Même son dangereux fardeau serait invisible au milieu de la foule. Fourré dans un sac rouge, il ne risquait pas d’attirer l’attention. Pas plus que les klaxons des voitures, les cris des camelots et la grisaille animée d’un samedi ordinaire à la mi-journée.
Mais ce samedi-là, tout était différent. Les rues étaient pavoisées de drapeaux du Pérou. Ils pendaient aux fenêtres, aux portes, aux carrefours silencieux, comme les linceuls rouge et blanc d’une ville morte. »
Oui, ce samedi-là tout est différent car nous sommes en 1978, c’est la Coupe du Monde de football qui se déroule en Argentine.
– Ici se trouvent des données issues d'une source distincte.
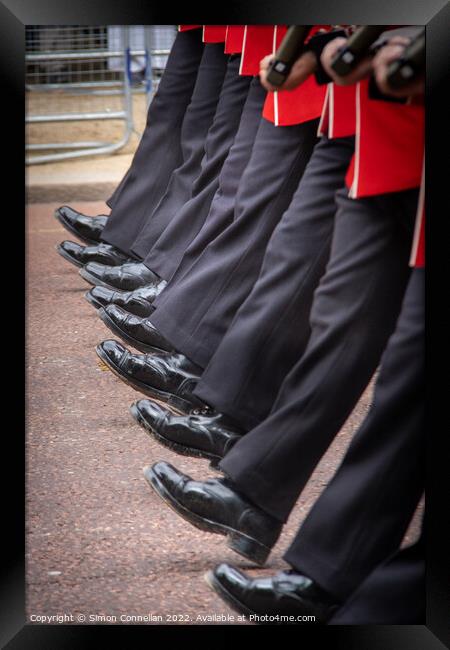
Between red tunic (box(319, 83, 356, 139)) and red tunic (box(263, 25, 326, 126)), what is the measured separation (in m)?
0.20

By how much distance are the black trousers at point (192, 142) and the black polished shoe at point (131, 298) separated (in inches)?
9.5

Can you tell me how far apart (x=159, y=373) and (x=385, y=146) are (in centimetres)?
96

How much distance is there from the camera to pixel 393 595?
1856 millimetres

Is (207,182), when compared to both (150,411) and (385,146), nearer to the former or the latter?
Result: (150,411)

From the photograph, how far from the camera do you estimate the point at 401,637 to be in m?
1.86

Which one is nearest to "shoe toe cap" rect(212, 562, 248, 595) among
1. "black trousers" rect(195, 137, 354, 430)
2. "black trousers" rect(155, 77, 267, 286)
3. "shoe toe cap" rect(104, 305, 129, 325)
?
"black trousers" rect(195, 137, 354, 430)

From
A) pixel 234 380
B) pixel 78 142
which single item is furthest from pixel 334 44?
pixel 78 142

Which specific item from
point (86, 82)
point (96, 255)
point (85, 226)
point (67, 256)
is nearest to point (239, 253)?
point (96, 255)

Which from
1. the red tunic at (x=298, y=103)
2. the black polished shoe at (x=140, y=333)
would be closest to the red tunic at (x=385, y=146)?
the red tunic at (x=298, y=103)

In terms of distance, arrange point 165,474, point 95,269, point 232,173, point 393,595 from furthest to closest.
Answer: point 95,269 → point 232,173 → point 165,474 → point 393,595

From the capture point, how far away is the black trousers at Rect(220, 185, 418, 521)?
1.99m

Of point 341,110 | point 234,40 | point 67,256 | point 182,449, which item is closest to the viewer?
point 341,110

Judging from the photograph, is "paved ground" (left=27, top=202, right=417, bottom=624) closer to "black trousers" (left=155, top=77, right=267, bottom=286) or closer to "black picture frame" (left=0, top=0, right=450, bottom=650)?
"black picture frame" (left=0, top=0, right=450, bottom=650)

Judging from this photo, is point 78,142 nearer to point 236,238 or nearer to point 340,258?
point 236,238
Le Pérou est qualifié avec de beaux espoirs et va affronter ce samedi-là l’Ecosse en match de poule. Lima, ville morte, respiration suspendue aux évolutions de ses joueurs.
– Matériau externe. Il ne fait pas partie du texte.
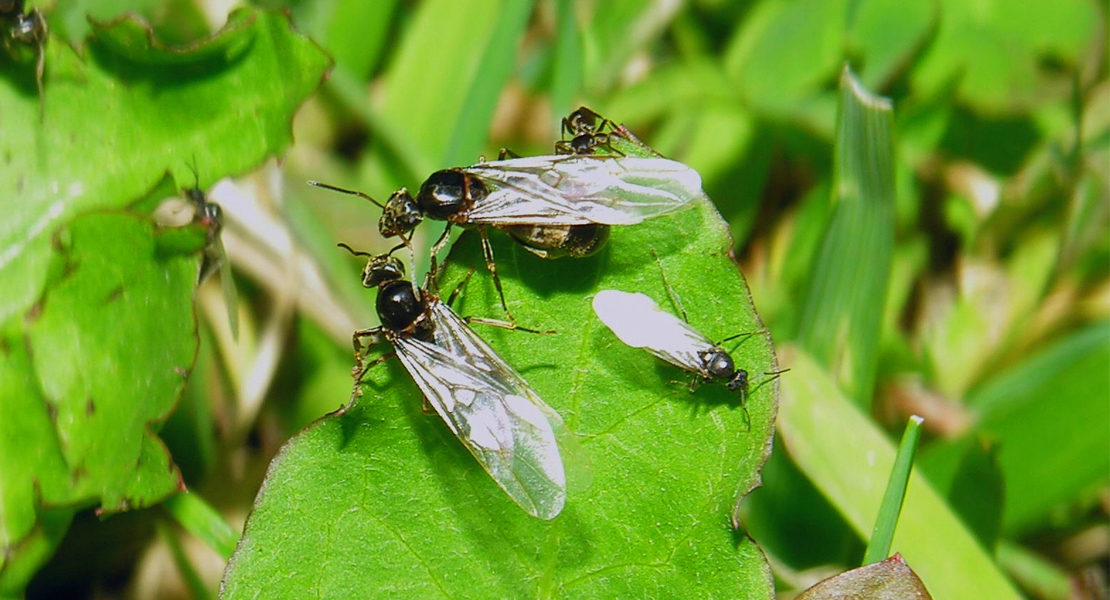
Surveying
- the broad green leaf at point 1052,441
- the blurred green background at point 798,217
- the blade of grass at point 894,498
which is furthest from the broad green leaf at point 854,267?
the blade of grass at point 894,498

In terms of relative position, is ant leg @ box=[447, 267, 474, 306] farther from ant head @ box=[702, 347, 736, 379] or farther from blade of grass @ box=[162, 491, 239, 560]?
blade of grass @ box=[162, 491, 239, 560]

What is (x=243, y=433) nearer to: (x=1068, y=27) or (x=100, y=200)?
(x=100, y=200)

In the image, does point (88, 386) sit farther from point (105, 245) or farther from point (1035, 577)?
point (1035, 577)

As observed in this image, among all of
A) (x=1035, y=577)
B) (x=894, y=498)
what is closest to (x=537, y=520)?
(x=894, y=498)

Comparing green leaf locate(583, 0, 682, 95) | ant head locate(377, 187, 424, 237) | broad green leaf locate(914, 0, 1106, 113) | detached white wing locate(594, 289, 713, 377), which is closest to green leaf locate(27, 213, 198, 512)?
ant head locate(377, 187, 424, 237)

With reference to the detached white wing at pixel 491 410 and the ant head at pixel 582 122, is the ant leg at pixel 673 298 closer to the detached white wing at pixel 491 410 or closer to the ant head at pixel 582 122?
the detached white wing at pixel 491 410

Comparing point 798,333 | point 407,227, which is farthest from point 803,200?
point 407,227
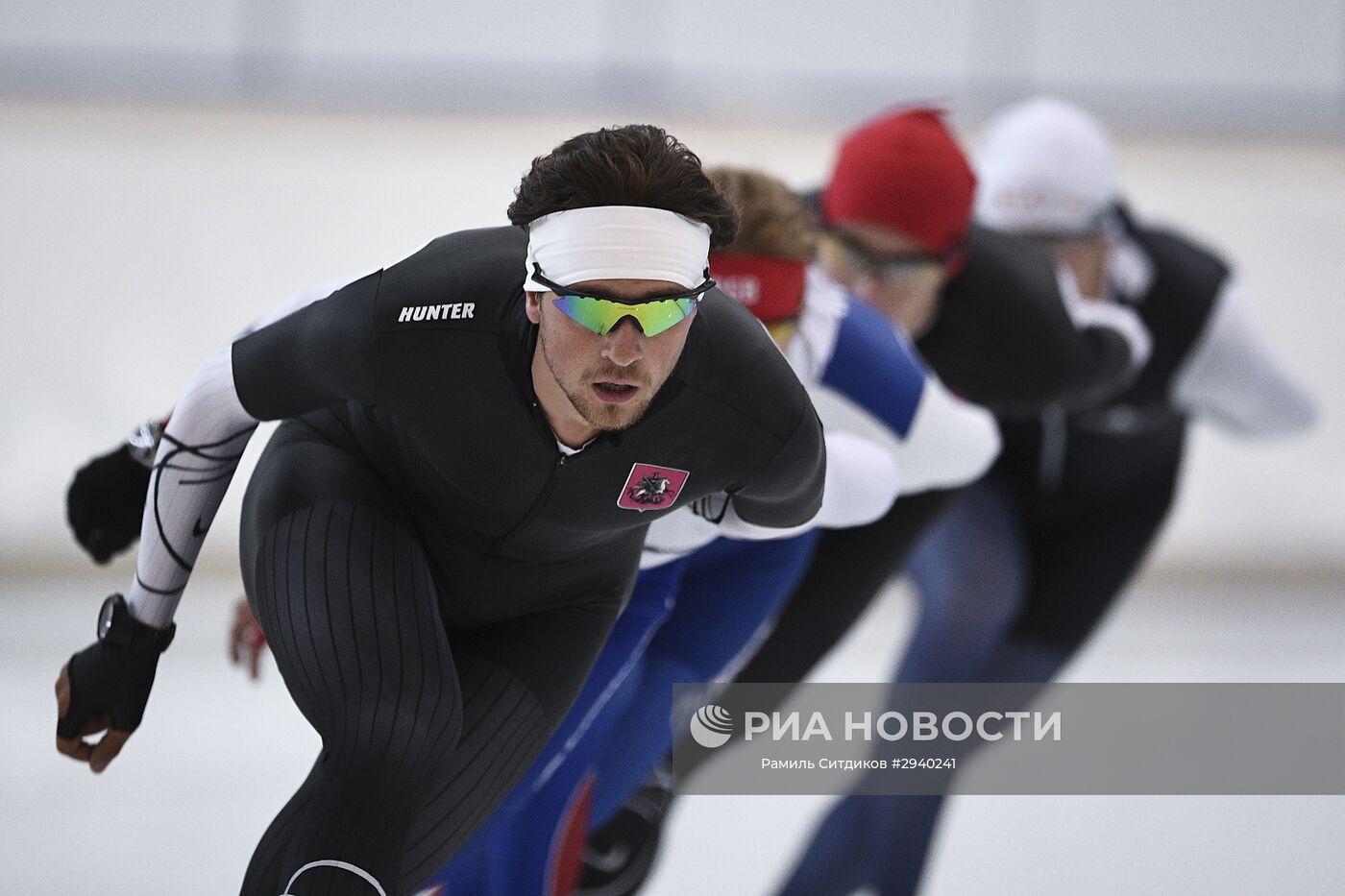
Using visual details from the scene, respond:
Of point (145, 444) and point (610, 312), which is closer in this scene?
point (610, 312)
Le roman commence plutôt genre farce, avec un héros pathétique, Félix Chacaltana Saldivar, obscur assistant-archiviste au Palais de Justice de Lima. Complètement soumis à sa mère, sans aucune once de confiance en lui, terrorisé par la manière dont il devrait se comporter avec Cecilia, sa fiancée, qu’il aimerait bien embrasser mais qui ne rencontre pas l’approbation de sa mère. Et circonstance aggravante, au moins aux yeux de son supérieur, le directeur des Archives, homme vénal et sans morale s’il en est, il ne connait rien au football et n’est pas intéressé par les exploits de l’équipe nationale. Pourtant un grain de sable va venir se glisser dans cet océan de niaiserie, son ami Joaquin Calvo n’a pas respecté leur dernier rendez-vous et pour ce personnage coincé de Félix Chacaltana c’est plus qu’une faute de goût. Ca va même devenir carrément dégoûtant quand il va retrouver le cadavre de Joaquin sur les rives du Rio Rimac.
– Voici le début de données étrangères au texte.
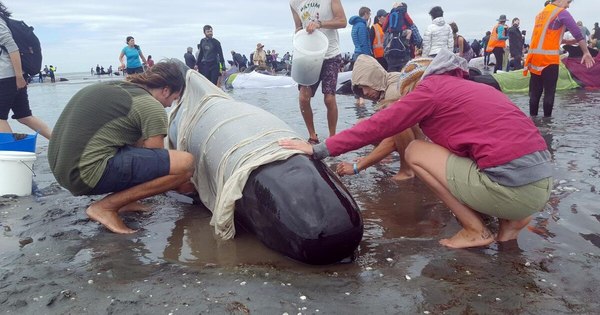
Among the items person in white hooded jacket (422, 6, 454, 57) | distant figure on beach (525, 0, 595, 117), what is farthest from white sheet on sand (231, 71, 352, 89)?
distant figure on beach (525, 0, 595, 117)

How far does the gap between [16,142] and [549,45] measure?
21.8 feet

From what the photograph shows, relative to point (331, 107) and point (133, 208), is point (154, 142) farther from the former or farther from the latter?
point (331, 107)

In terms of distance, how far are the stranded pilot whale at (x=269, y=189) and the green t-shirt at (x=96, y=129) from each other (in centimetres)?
47

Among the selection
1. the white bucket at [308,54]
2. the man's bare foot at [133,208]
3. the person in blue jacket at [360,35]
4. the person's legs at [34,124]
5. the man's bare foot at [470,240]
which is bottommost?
the man's bare foot at [133,208]

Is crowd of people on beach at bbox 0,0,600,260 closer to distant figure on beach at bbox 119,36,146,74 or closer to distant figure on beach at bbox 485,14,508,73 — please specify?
distant figure on beach at bbox 119,36,146,74

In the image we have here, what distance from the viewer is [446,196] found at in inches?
122

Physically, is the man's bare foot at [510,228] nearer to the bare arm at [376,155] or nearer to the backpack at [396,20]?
the bare arm at [376,155]

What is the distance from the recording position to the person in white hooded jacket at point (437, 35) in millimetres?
8961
Mais la farce, entrelardée de références aux matchs successifs du Pérou lors de cette Coupe du Monde, contre l’Iran, les Pays-Bas, le Brésil, la Pologne et l’Argentine, va virer à quelque chose de beaucoup moins drôle puisque l’époque est celle aussi des régimes dictatoriaux en Amérique du Sud, dictatoriaux et méchamment répressifs ; l’opération Condor unissait les efforts de nombre de régimes dictatoriaux sud-américains pour éliminer les opposants. C’est ainsi que Félix Chacaltana, entrainé malgré lui – ou plutôt du fait de son intégrité et de sa naïveté – dans des évènements des plus dangereux, va notamment nous emmener avec lui à Buenos Aires, à la tristement célèbre « Ecole de Mécanique de la Marine », devenue le centre national de tortures et d’assassinats politiques.
De la quasi comédie et du très sombre donc, mais qui se marient curieusement bien et qui font de La peine capitale un polar des plus intéressants. Et qui rencontre parfaitement mes objectifs d’en savoir davantage sur les sociétés des pays du monde via les polars.